(Collected data entries)
=-=-=-=-=
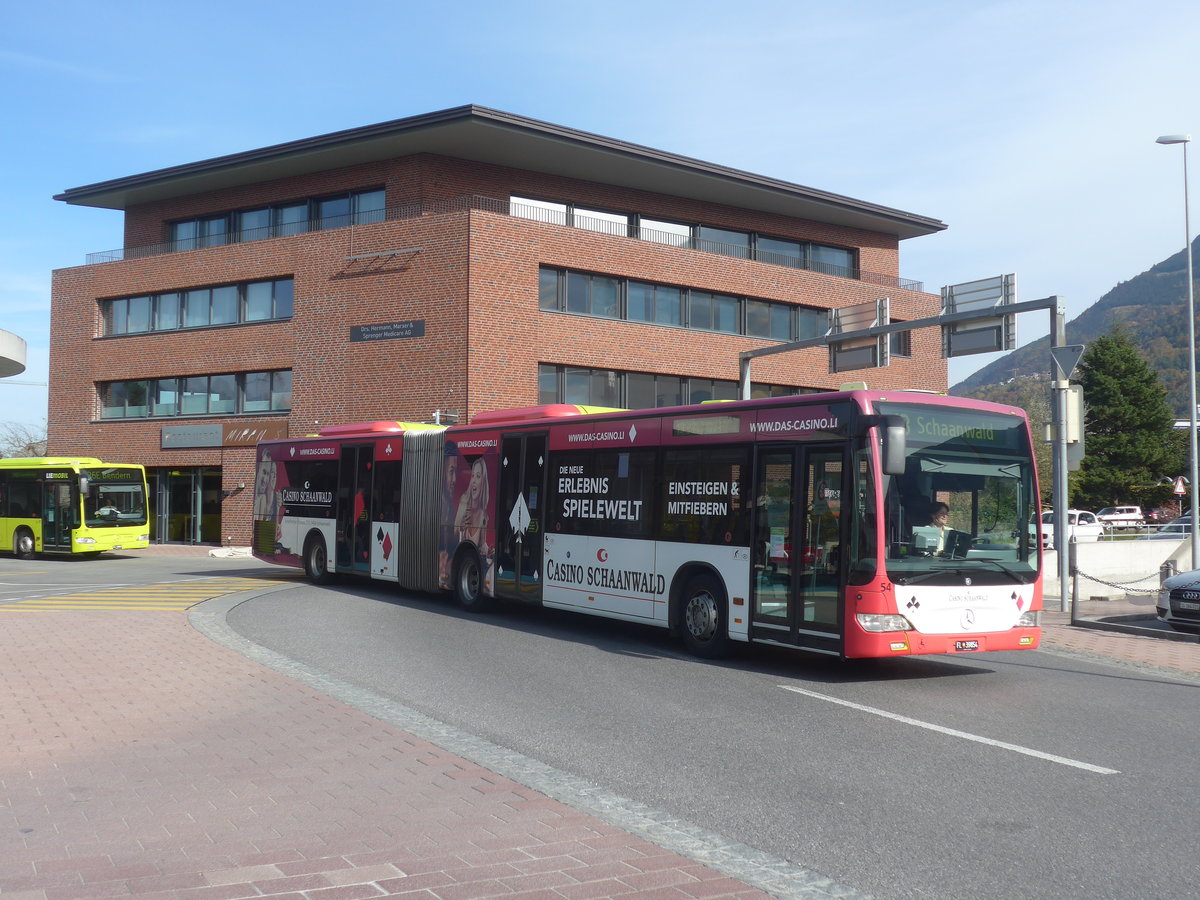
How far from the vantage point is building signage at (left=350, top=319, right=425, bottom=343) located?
32.2 m

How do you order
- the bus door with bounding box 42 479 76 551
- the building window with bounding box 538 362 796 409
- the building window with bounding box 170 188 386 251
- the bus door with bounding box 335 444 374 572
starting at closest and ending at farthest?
the bus door with bounding box 335 444 374 572
the bus door with bounding box 42 479 76 551
the building window with bounding box 538 362 796 409
the building window with bounding box 170 188 386 251

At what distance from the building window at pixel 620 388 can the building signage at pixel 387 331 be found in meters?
=-=-=-=-=
• _What you will do_
Please rewrite the data with every "building signage" swapped for "shop sign" and nothing else altered, leaving out the pictures.

• _Problem solution_
How far from the vantage point is shop sign at (left=350, top=319, right=425, bottom=343) located?
32.2 m

How do you order
- the bus door with bounding box 42 479 76 551
- the building window with bounding box 538 362 796 409
- the building window with bounding box 170 188 386 251
- the bus door with bounding box 335 444 374 572
starting at closest and ending at farthest?
the bus door with bounding box 335 444 374 572
the bus door with bounding box 42 479 76 551
the building window with bounding box 538 362 796 409
the building window with bounding box 170 188 386 251

At what distance from the building window at pixel 620 388 can the shop sign at pixel 387 331 be found in meters?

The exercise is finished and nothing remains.